*** Block opens ***

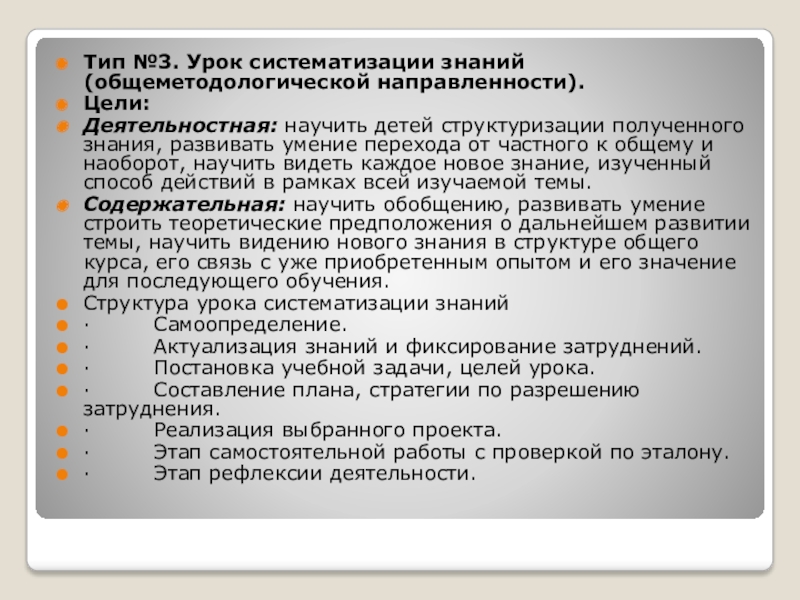 Тип №3. Урок систематизации знаний (общеметодологической направленности).

Цели:

Деятельностная: научить детей структуризации полученного знания, развивать умение перехода от частного к общему и наоборот, научить видеть каждое новое знание, изученный способ действий в рамках всей изучаемой темы.

Содержательная: научить обобщению, развивать умение строить теоретические предположения о дальнейшем развитии темы, научить видению нового знания в структуре общего курса, его связь с уже приобретенным опытом и его значение для последующего обучения.

Структура урока систематизации знаний

· Самоопределение.

· Актуализация знаний и фиксирование затруднений.

· Постановка учебной задачи, целей урока.

· Составление плана, стратегии по разрешению затруднения.

· Реализация выбранного проекта.

· Этап самостоятельной работы с проверкой по эталону.

· Этап рефлексии деятельности.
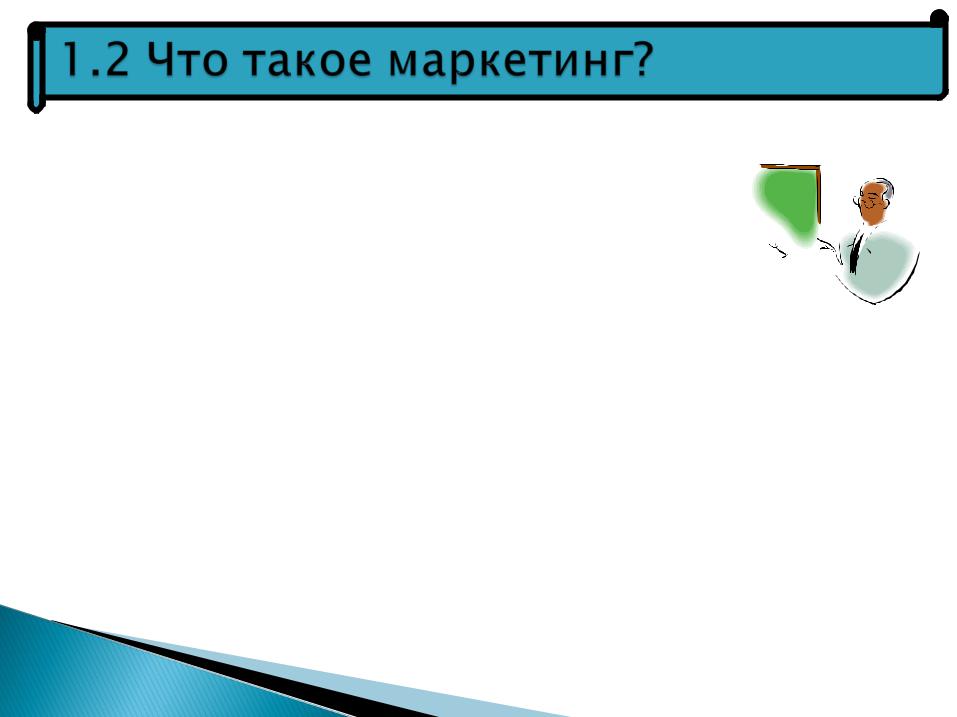 1.2 Что такое маркетинг?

*** Block closes ***

# Task requirements
In the copy, each entry above must match exactly, and no picture may be carried over.

# Solved exercise
 Тип №3. Урок систематизации знаний (общеметодологической направленности).

Цели:

Деятельностная: научить детей структуризации полученного знания, развивать умение перехода от частного к общему и наоборот, научить видеть каждое новое знание, изученный способ действий в рамках всей изучаемой темы.

Содержательная: научить обобщению, развивать умение строить теоретические предположения о дальнейшем развитии темы, научить видению нового знания в структуре общего курса, его связь с уже приобретенным опытом и его значение для последующего обучения.

Структура урока систематизации знаний

· Самоопределение.

· Актуализация знаний и фиксирование затруднений.

· Постановка учебной задачи, целей урока.

· Составление плана, стратегии по разрешению затруднения.

· Реализация выбранного проекта.

· Этап самостоятельной работы с проверкой по эталону.

· Этап рефлексии деятельности.
 1.2 Что такое маркетинг?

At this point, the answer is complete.